|Title||Shepard: A Fast Exact Match Short Read Aligner|
|Publication Type||Conference Papers|
|Authors||C. Nelson, K. Townsend, B S. Rao, P. Jones and J. Zambreno|
|Conference Name||Proceedings of the International Conference on Formal Methods and Models for Codesign (MEMOCODE)|
The mapping of many short sequences of DNA, called reads, to a long reference genome is an common task in molecular biology. The task amounts to a simple string search, allowing for a few mismatches due to mutations and inexact read quality. While existing solutions attempt to align a high percentage of the reads using small memory footprints, Shepard is concerned with only exact matches and speed. Using the human genome, Shepard is on the order of hundreds of thousands of times faster than current software implementations such as SOAP2 or Bowtie, and about 60 times faster than GPU implementations such as SOAP3.
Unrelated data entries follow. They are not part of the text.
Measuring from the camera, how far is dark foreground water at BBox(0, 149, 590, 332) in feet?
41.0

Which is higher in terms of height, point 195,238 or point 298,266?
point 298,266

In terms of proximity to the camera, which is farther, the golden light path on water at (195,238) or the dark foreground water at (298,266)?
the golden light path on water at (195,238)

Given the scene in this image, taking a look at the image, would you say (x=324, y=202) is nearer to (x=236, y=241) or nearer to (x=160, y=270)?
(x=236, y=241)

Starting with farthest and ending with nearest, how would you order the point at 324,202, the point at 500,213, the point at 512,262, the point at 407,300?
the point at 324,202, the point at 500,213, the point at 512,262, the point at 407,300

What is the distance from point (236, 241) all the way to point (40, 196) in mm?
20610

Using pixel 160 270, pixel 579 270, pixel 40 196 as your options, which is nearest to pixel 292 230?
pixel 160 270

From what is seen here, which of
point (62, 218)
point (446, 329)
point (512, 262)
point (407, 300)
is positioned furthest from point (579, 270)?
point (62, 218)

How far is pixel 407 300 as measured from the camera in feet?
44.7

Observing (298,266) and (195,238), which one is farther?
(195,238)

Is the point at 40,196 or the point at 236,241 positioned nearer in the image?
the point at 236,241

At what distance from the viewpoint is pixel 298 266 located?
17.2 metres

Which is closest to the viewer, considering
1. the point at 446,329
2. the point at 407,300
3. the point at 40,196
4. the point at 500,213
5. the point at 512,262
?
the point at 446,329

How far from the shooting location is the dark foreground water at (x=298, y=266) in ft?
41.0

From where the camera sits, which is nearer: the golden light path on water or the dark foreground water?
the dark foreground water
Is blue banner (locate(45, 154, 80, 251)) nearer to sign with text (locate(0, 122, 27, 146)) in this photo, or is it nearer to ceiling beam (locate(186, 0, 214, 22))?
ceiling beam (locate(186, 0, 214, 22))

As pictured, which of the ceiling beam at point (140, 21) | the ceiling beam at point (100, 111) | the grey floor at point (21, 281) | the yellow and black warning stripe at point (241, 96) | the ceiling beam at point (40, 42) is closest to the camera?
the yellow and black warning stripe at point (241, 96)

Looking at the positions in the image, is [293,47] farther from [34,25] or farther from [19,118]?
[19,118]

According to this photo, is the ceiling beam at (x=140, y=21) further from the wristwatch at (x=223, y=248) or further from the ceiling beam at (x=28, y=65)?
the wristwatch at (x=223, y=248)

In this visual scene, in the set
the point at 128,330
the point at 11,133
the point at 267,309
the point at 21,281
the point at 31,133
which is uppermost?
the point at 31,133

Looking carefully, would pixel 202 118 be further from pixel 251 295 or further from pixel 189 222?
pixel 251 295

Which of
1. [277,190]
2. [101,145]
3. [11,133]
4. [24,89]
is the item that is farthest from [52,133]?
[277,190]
Shepard contains two components: a software program to preprocess a reference genome into a hash table, and a hardware pipeline for performing fast lookups. The hash table has one entry for each unique 100 base pair sequence that occurs in the reference genome, and contains the index of last occurrence and the number of occurrences. To reduce the hash table size, a minimal perfect hash table is used. The hardware pipeline was designed to perform hash table lookups very quickly, on the order of 600 million lookups per second, and was implemented on a Convey HC-1 high performance reconfigurable computing system. Shepard streams all of the short reads through a custom hardware pipeline and writes the alignment data (index of last occurrence and number of occurrences) to a binary results array.